Die Argumentation eines Protest-Selfies ist schon wegen des geringen Platzes nicht besonders differenziert, weswegen sie sich anscheinend besonders für das Abstecken von identitätspolitischen Positionen, und für Äußerungen und Aberkennungen von Missständen eignet. Sie erzeugen Selfie-Kriege zwischen Feministen („Ich brauche den Feminismus, weil …“) und Anti-Feministen („Ich bin keine Feministin, weil …“), zwischen denjenigen, die Rassismus erfahren haben, und denjenigen, die davon verschont geblieben sind.
Anfang des Jahres veröffentlichten Studenten, die ethnischen Minderheiten in Oxford und Harvard angehören, ihre Fotos mit Zitaten rassistischer oder voreingenommener Äußerungen, denen sie an diesen Elite-Institutionen ausgesetzt waren. Eine Gegenkampagne, die die individuellen positiven Erfahrungen von Studenten aus Minderheiten, betonte, folgte auf dem Fuße.
Während die ursprünglichen Kampagnen versuchen, vorherrschende Vorurteile oder institutionelle Ungerechtigkeit aufzuzeigen, in dem sie eine kritische Masse an individuellen Aussagen kuratieren, stellen die Gegenkampagnen die Sache mit denselben Mitteln auf den Kopf. Die große, gleichmachende Arena des Internets ermutigt Trittbrettfahrer, Gegenkampagnen zu starten, während sie in der physischen Welt wahrscheinlich nicht so weit gehen würden, eine „Wir kennen keinen Rassismus“-Demo zu inszenieren.
Konservative haben das Potential des Formats längst erkannt, auch in Deutschland. Die AfD lancierte vor kurzem ihre eigene Kampagne, betitelt: „Ich bin kein(e) Feminist(in)“, bei der sie Verbündete dazu einlud, ihre eigenen, individuellen Gründe dafür kund zu tun, warum sie dem Feminismus aus dem Weg gingen (z.B. die Güte ihrer Partner, eine persönliche Präferenz für „starke Männer“ oder „wahre Weiblichkeit“ oder auch eine Vorliebe für Ritterlichkeit).
Protest-Selfies können einem tatsächlich wie eine Zuspitzung verschiedenster bedauerlicher Tendenzen der virtuellen Welt erscheinen: Der Hinwendung zu Kurzformen der Kommunikation (auf die Spitze getrieben durch die Absurdität von Hashtag-Aktivismus); ein wachsendes Analphabetentum, gepaart mit immer mehr Möglichkeiten, sich auszudrücken; die allgemeine Ansicht, dass es an sich schon etwas Gutes ist, sich auszudrücken; hunderte von Leuten, die Bilder von ihren einfältigen Gesichtern machen und einen Grund suchen, die besten dann ins Internet zu stellen.

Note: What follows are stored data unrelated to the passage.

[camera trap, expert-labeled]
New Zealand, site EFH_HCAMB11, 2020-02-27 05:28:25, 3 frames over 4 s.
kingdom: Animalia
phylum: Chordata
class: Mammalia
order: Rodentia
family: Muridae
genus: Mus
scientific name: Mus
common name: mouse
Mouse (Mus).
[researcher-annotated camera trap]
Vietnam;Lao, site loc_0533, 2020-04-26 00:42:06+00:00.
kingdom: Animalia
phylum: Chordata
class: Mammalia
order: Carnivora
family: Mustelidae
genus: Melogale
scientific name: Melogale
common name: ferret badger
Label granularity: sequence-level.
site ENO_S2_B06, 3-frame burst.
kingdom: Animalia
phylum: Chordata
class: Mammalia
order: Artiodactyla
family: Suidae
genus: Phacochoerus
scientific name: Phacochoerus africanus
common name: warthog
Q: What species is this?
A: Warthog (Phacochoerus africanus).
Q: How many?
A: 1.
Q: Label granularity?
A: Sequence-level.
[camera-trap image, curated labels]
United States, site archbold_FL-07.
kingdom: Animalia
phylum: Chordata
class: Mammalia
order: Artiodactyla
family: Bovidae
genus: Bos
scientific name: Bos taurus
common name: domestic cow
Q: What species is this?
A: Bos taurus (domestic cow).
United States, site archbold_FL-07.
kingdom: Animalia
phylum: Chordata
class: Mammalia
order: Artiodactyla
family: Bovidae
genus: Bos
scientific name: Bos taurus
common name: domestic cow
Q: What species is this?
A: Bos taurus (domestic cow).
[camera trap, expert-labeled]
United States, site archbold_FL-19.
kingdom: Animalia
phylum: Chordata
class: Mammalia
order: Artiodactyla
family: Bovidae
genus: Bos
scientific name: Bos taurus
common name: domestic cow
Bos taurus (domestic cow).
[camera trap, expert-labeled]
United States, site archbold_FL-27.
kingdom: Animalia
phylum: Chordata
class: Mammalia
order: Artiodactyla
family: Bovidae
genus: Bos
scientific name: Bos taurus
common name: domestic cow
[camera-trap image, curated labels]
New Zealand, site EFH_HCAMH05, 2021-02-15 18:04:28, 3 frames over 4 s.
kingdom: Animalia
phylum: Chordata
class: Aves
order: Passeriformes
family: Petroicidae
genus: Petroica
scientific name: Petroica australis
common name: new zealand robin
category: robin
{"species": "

Voraussichtlich werden Protest-Selfies bald aussterben, schließlich beschleunigt das Internet das Karussell von Aneignung und stetig neuen Formen des Exhibitionismus. Aber die zunehmende Tendenz, im virtuellen, symbolischen Raum zu protestieren, trivialisiert nicht nur die Debatte, sie erzeugt wahrscheinlich auch das Gefühl, dass die Arbeit der politischen Partizipation damit erledigt ist.